# [Task directions]
Read the records below. Copy each line where the string "camera" occurs.
........
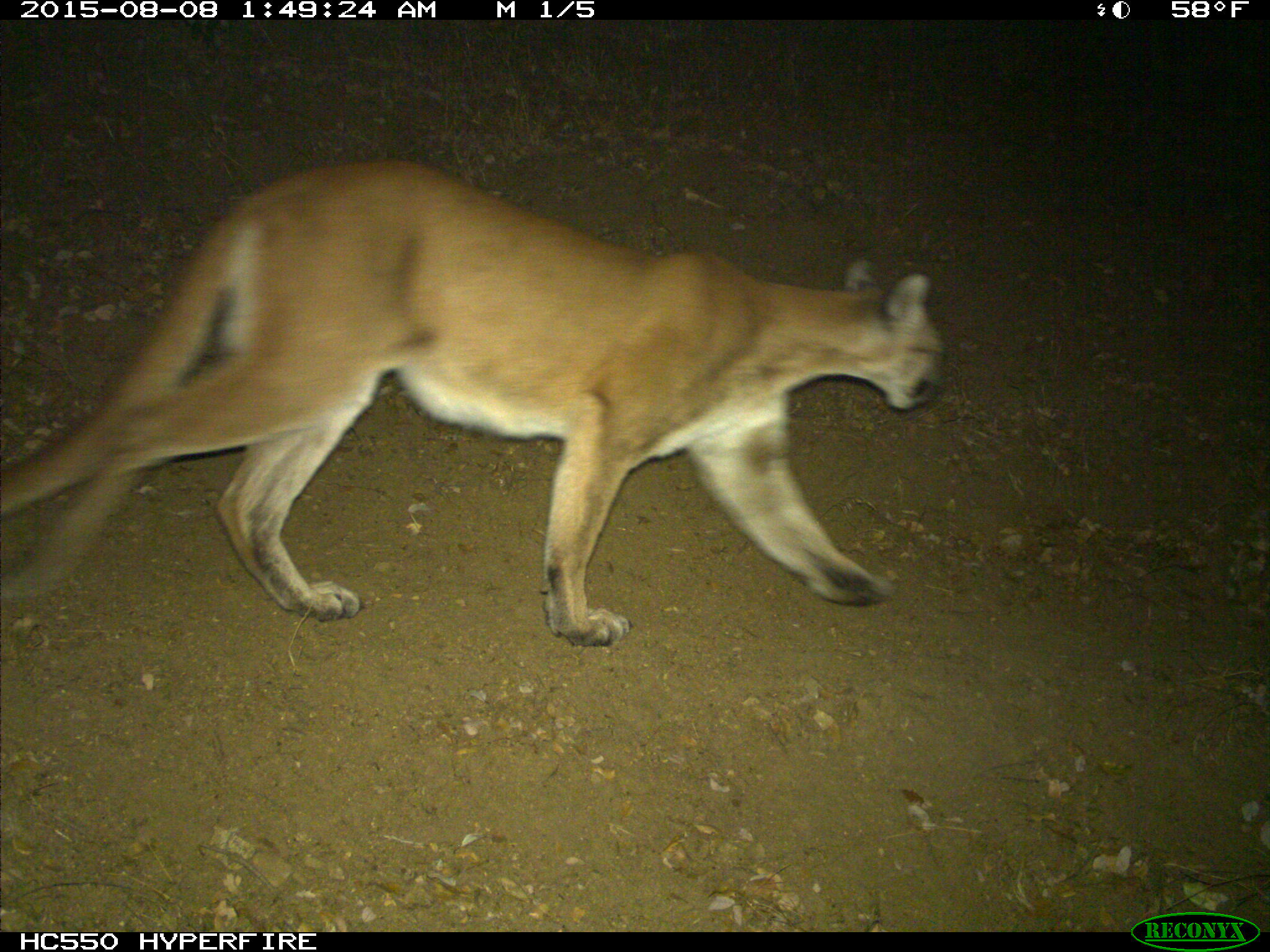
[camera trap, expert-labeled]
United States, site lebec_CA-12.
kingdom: Animalia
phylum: Chordata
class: Mammalia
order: Carnivora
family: Felidae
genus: Puma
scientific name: Puma concolor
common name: mountain lion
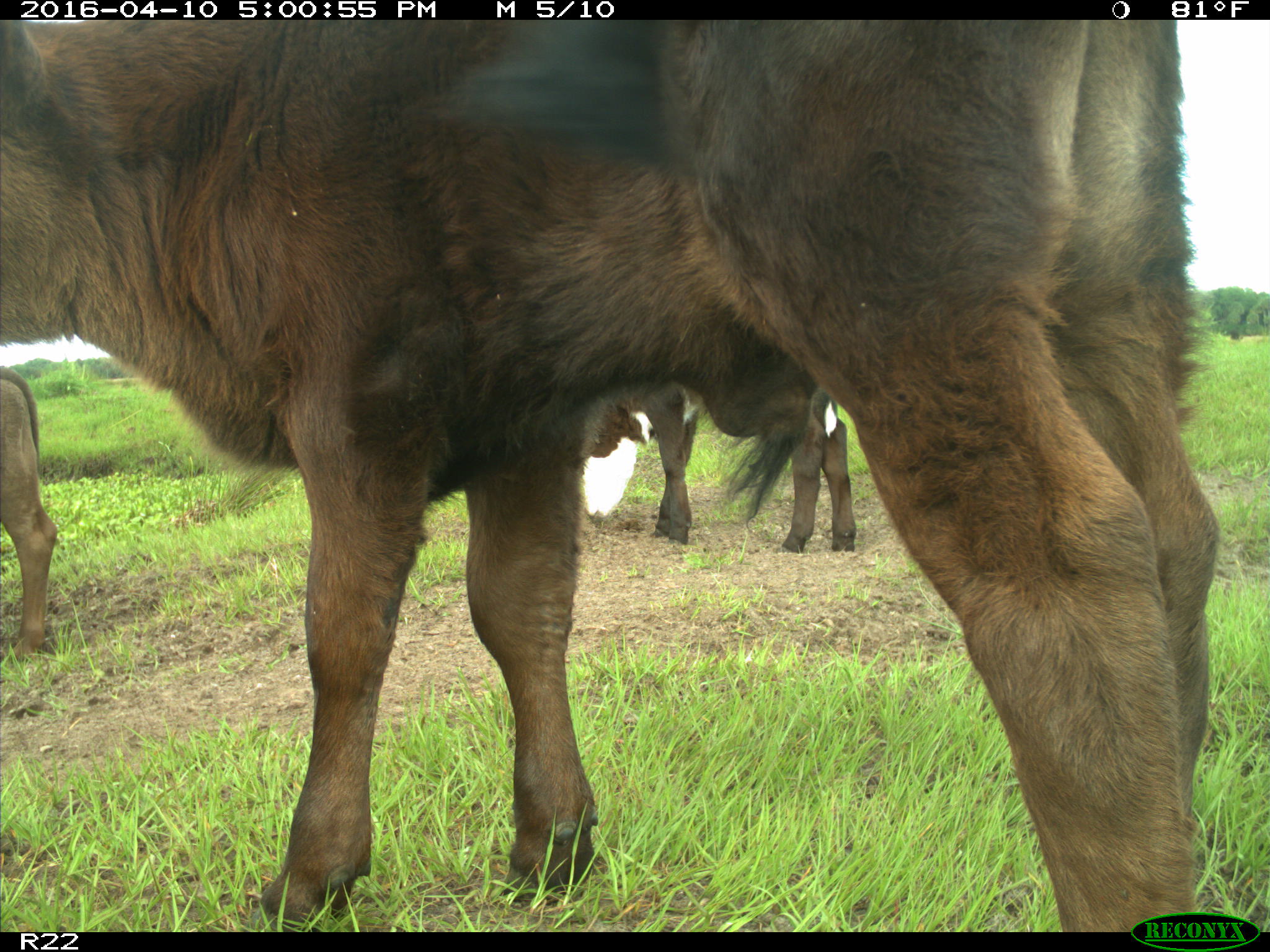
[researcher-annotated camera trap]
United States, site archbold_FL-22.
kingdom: Animalia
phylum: Chordata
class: Mammalia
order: Artiodactyla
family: Bovidae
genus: Bos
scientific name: Bos taurus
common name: domestic cow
........
# [Problem solution]
[camera trap, expert-labeled]
[researcher-annotated camera trap]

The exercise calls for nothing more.